START PAGE TEXT

As a teacher I also had some time in the summer or on weekends – my son had some interesting child care situations. So there are many paintings of my yard. I began to garden in earnest and built three very small ponds with aquatic plants – some of them liberated from ponds upstate - goldfish from the pet store, and some mail order frogs I got as tadpoles. I very much loved my yard and garden and spending hours outside painting was wonderful.
I left NYC and got divorced. My son and I moved to Seattle in 1995 and stayed with my mom for the first year. The next school year I got a job in Snoqualmie teaching art and math in the high school. I stayed there for 22 years, mostly teaching art. My son grew up eventually getting married and going to graduate school in History of Science.
In the mean time I painted here and there – but not a lot. I did continue to shoot skeet – but only for the first few years - it became far too costly and time consuming. I did have the satisfaction of showing up at a small town gun club and beating all the local men at one time. I learned to fly fish in my own way in the Snoqualmie River – and how to find my way around taking my small Ford up logging roads and wondering where I could get access. Most summers I was on my own since my son went to visit with his father in Michigan.
But I spent most of my time teaching school and making a home for my son and spending time with my mom and old friends. This whole process of creating a home takes a lot of time and effort – I don’t know if we give ourselves enough credit for the work we do in order to keep ourselves sheltered, clothed and fed.
At school, I was surprised that my teaching assignment turned out to be mostly ceramics – I knew very little about it when I began teaching it – but over time I learned a lot and got to very much love working with clay. Since I could work that into my work schedule I began to focus on making forms to paint on. Still, a number of paintings continued to slowly get made.

END PAGE TEXT

= STATED PROBLEM A =
In the memoir excerpt, what subjects did the writer first teach at the high school in Snoqualmie?
= STATED PROBLEM B =
Reproduce the part of the memoir excerpt that opens with the words containing "I left NYC and" and closes with "History of Science.".
= STATED PROBLEM C =
Check each statement against the memoir excerpt and mark it yes or no, quoting the words that settle it: (i) The writer and the son moved to Seattle in 1995. (ii) The writer kept shooting skeet throughout the years in Snoqualmie. (iii) The writer already knew a lot about ceramics before teaching it.

START EXTRACTED RECORDS

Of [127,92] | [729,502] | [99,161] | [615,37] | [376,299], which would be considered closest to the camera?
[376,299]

END EXTRACTED RECORDS
START EXTRACTED RECORDS

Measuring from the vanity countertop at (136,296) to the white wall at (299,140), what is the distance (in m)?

END EXTRACTED RECORDS

= EXERCISE SOLUTION A =
Art and math.

= EXERCISE SOLUTION B =
I left NYC and got divorced. My son and I moved to Seattle in 1995 and stayed with my mom for the first year. The next school year I got a job in Snoqualmie teaching art and math in the high school. I stayed there for 22 years, mostly teaching art. My son grew up eventually getting married and going to graduate school in History of Science.

= EXERCISE SOLUTION C =
(i) Yes: "My son and I moved to Seattle in 1995"
(ii) No: "but only for the first few years"
(iii) No: "I knew very little about it when I began teaching it"